EXTRACTED MATERIAL
BEGIN

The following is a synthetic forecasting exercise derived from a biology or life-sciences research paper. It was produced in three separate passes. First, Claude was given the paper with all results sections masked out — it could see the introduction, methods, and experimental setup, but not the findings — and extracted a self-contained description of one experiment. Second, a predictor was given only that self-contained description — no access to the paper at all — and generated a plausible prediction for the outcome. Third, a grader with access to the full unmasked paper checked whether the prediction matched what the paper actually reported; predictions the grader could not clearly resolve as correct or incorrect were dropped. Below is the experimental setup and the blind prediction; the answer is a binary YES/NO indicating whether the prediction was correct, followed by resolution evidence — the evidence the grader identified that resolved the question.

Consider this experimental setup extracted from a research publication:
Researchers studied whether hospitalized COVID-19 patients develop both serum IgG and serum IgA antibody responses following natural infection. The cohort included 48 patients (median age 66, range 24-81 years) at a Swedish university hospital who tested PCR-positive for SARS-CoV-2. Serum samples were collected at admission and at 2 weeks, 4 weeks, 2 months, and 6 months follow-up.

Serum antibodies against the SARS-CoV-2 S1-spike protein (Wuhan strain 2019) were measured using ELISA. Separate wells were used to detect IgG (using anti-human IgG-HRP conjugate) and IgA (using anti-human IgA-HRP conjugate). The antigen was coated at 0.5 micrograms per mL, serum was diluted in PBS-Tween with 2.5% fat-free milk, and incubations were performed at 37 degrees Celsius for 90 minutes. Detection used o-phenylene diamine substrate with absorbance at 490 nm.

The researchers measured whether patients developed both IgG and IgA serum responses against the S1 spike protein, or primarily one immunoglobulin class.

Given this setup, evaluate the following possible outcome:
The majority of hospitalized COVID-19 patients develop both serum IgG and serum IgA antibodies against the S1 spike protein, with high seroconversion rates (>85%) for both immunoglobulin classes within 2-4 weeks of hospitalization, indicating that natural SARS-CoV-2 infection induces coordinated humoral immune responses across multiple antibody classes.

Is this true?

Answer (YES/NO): YES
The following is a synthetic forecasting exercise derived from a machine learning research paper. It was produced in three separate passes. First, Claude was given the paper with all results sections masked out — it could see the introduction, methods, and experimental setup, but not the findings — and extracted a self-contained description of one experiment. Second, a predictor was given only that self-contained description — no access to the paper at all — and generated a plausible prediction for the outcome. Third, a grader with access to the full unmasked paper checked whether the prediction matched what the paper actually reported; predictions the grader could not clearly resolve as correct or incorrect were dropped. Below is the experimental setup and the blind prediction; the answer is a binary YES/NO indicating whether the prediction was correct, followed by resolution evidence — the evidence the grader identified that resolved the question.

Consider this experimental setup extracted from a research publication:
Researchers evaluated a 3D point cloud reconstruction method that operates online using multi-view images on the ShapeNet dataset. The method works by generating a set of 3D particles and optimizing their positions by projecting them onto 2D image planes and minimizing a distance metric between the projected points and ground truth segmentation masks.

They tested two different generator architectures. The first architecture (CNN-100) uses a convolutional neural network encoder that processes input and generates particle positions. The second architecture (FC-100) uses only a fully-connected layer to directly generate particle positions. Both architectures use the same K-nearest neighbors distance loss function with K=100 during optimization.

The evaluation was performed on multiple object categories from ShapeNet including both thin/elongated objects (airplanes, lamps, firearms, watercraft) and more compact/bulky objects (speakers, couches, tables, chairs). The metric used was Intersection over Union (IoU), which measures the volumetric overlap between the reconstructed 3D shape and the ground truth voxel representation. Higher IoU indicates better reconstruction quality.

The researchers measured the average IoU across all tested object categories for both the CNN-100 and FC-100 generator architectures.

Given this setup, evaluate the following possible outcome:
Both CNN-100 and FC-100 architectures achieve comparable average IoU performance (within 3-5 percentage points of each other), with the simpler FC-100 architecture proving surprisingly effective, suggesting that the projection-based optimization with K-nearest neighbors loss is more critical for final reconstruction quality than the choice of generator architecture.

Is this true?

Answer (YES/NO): YES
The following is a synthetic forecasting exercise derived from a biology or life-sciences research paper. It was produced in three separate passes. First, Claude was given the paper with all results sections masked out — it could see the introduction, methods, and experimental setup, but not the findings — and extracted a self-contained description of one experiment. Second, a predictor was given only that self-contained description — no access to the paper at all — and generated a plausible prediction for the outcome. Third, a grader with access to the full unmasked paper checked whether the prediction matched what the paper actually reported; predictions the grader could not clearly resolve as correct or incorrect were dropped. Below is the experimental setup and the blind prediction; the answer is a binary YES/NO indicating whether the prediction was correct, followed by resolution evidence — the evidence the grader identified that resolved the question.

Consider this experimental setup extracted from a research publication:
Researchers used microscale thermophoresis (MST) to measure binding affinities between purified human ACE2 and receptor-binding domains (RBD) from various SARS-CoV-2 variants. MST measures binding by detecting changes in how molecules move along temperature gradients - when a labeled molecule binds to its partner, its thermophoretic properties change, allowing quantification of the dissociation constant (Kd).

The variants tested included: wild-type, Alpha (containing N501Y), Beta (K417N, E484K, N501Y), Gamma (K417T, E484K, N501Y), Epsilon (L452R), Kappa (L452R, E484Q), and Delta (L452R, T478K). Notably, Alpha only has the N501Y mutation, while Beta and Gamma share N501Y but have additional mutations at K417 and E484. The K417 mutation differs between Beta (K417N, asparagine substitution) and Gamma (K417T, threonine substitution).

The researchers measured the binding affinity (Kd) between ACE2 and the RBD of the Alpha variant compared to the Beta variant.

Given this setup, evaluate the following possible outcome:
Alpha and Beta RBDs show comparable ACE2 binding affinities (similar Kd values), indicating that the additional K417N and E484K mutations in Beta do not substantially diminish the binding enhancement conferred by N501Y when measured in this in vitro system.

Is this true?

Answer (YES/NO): NO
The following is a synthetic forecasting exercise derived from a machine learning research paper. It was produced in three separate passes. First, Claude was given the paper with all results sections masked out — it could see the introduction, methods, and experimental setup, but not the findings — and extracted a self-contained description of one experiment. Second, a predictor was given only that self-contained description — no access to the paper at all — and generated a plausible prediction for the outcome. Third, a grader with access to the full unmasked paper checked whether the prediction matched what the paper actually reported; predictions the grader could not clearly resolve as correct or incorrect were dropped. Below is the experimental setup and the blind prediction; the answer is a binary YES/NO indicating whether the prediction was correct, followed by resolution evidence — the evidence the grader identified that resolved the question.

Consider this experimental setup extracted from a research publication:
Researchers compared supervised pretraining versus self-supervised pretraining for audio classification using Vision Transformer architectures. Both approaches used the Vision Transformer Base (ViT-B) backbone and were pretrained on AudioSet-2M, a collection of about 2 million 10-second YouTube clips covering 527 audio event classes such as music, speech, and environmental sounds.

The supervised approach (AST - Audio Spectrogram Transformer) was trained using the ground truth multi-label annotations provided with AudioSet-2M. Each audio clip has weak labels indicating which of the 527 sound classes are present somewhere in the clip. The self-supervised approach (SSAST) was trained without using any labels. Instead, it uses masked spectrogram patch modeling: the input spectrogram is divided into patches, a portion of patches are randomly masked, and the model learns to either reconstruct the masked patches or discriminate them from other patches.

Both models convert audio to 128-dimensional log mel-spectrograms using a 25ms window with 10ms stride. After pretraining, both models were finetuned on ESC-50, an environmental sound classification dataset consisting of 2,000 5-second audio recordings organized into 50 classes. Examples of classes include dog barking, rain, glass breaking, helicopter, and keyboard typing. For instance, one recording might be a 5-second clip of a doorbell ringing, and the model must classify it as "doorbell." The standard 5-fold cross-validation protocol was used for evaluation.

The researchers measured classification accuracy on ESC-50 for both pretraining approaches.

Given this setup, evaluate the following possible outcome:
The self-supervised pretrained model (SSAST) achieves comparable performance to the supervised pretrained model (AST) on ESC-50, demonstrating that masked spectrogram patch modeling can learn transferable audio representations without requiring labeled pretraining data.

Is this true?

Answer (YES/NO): NO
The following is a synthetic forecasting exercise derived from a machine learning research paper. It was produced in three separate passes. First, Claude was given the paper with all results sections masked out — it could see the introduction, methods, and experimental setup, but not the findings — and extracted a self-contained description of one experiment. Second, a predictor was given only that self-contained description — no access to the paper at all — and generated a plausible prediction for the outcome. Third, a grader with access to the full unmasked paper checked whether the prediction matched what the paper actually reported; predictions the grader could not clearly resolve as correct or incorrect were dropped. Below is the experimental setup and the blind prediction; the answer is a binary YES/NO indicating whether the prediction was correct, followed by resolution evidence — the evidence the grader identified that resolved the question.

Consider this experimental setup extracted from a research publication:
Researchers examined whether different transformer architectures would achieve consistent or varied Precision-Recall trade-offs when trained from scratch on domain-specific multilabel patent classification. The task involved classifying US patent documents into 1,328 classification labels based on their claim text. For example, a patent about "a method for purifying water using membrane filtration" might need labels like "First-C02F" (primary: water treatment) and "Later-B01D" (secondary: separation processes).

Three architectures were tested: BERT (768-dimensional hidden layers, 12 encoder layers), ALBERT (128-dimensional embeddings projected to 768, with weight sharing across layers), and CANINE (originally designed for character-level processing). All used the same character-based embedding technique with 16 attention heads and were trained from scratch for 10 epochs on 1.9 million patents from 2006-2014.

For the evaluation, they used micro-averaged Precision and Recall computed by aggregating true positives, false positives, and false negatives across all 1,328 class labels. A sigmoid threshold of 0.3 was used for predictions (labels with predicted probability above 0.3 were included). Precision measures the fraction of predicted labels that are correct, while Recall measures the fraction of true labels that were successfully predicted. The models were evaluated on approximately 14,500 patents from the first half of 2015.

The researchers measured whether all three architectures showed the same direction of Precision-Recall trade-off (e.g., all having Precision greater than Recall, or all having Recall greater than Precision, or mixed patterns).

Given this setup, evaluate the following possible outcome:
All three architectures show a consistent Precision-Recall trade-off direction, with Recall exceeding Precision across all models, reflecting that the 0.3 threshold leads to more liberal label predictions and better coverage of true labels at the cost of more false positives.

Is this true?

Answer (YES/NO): NO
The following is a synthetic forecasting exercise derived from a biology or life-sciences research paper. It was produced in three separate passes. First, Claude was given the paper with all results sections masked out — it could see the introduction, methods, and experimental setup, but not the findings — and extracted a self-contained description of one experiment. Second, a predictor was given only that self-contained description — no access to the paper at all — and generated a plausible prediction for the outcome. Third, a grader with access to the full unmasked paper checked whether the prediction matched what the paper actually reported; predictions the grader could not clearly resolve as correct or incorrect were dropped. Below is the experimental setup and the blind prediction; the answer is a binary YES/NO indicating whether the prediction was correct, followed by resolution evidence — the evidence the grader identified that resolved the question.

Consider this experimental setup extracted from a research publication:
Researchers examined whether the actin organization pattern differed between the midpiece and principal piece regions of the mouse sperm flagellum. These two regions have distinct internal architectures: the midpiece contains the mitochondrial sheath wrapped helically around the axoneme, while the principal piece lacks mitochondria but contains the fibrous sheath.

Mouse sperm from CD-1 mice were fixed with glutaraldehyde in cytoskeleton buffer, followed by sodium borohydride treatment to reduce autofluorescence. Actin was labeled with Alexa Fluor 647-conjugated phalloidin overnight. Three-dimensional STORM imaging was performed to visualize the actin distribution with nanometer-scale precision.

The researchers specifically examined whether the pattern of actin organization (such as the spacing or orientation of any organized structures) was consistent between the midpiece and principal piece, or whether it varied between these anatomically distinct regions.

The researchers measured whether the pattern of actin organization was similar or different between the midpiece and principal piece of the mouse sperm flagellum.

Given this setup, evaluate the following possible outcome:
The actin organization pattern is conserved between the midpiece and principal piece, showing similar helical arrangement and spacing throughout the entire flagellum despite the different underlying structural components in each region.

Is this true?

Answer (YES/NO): NO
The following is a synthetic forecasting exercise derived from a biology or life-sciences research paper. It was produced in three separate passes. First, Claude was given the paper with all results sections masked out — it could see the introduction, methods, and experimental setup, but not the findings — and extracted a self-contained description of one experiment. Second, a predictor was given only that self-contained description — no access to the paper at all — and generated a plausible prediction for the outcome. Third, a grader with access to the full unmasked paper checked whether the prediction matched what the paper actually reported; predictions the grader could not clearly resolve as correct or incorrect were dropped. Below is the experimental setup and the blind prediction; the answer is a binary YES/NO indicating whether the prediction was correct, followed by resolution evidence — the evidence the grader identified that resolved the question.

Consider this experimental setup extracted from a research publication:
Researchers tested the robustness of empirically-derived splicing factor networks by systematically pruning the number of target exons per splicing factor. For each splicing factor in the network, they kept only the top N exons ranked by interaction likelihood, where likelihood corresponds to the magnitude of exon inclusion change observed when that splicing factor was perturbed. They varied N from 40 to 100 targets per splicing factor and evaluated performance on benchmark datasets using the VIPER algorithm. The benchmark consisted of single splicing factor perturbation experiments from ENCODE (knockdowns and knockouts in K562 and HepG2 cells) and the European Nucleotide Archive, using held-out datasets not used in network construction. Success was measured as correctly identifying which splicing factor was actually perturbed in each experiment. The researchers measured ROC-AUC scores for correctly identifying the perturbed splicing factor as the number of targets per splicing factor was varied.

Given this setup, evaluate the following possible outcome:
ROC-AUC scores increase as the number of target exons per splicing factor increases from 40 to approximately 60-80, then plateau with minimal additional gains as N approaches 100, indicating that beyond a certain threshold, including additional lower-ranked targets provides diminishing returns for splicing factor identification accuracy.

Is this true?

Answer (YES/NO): NO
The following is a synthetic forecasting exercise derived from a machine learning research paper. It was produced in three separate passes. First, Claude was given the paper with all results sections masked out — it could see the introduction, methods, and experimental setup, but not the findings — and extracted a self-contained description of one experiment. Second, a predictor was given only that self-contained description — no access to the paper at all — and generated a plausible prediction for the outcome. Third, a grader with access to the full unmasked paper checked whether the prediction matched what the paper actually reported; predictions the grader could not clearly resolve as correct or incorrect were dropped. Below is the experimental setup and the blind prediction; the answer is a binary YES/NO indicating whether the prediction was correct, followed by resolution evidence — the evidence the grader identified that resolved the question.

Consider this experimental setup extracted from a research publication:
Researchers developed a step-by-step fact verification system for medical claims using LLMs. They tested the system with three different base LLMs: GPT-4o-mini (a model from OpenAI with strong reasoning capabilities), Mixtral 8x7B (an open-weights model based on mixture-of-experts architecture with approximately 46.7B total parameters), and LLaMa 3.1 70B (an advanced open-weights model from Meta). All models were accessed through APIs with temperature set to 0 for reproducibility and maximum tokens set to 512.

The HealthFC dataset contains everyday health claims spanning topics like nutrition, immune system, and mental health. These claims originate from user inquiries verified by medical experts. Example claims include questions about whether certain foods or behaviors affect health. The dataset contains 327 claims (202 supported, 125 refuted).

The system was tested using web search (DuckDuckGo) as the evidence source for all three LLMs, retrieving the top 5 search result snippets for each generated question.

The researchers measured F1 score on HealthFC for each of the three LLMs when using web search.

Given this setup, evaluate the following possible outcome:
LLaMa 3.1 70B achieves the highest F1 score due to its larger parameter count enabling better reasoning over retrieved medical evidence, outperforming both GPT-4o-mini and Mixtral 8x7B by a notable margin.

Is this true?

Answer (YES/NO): NO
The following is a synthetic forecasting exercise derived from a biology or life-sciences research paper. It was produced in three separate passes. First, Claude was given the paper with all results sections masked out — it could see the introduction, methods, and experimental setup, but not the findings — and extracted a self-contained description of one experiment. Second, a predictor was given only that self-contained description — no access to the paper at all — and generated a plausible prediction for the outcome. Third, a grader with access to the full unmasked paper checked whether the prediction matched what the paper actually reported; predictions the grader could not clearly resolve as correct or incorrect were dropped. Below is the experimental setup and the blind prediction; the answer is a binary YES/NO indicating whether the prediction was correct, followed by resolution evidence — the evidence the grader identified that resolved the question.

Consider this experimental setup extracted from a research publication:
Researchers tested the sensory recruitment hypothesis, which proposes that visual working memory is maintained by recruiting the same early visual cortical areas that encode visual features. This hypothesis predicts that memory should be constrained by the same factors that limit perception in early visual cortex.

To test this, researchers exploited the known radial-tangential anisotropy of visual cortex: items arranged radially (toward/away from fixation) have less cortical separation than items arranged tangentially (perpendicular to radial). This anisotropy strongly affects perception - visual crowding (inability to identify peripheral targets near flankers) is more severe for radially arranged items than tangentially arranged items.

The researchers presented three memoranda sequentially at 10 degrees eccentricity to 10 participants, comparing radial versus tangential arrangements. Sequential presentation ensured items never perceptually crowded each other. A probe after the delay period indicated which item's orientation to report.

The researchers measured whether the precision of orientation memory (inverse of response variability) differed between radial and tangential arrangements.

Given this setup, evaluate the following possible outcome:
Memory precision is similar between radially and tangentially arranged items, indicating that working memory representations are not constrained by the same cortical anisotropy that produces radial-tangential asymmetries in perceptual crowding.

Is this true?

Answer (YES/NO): YES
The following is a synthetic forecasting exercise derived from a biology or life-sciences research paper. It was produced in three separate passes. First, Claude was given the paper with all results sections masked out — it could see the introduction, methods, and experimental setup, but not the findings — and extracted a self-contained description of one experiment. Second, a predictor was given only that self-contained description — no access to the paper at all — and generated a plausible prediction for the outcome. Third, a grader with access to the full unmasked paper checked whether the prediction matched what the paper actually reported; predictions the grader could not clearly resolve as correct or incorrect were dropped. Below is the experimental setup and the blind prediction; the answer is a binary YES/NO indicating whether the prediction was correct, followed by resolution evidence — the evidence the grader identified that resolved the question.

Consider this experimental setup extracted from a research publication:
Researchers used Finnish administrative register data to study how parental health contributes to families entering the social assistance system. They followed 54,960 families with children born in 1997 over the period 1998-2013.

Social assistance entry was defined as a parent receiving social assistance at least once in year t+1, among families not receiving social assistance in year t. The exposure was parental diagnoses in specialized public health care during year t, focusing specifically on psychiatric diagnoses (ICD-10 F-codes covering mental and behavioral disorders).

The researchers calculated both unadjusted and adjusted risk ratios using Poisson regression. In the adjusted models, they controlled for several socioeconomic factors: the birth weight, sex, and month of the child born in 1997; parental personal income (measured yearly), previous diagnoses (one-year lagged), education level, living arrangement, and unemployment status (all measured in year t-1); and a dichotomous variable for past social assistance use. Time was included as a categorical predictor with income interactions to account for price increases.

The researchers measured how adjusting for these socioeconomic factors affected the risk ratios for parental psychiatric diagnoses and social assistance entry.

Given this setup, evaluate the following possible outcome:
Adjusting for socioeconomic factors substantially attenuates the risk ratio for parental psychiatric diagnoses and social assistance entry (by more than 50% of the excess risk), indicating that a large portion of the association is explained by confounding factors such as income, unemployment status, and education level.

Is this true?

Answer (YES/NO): NO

END

YOUR INSTRUCTIONS
Filter the material for the word "have" and copy each matching line.

RESULT FOR THIS EXERCISE
The variants tested included: wild-type, Alpha (containing N501Y), Beta (K417N, E484K, N501Y), Gamma (K417T, E484K, N501Y), Epsilon (L452R), Kappa (L452R, E484Q), and Delta (L452R, T478K). Notably, Alpha only has the N501Y mutation, while Beta and Gamma share N501Y but have additional mutations at K417 and E484. The K417 mutation differs between Beta (K417N, asparagine substitution) and Gamma (K417T, threonine substitution).
Researchers examined whether the actin organization pattern differed between the midpiece and principal piece regions of the mouse sperm flagellum. These two regions have distinct internal architectures: the midpiece contains the mitochondrial sheath wrapped helically around the axoneme, while the principal piece lacks mitochondria but contains the fibrous sheath.
To test this, researchers exploited the known radial-tangential anisotropy of visual cortex: items arranged radially (toward/away from fixation) have less cortical separation than items arranged tangentially (perpendicular to radial). This anisotropy strongly affects perception - visual crowding (inability to identify peripheral targets near flankers) is more severe for radially arranged items than tangentially arranged items.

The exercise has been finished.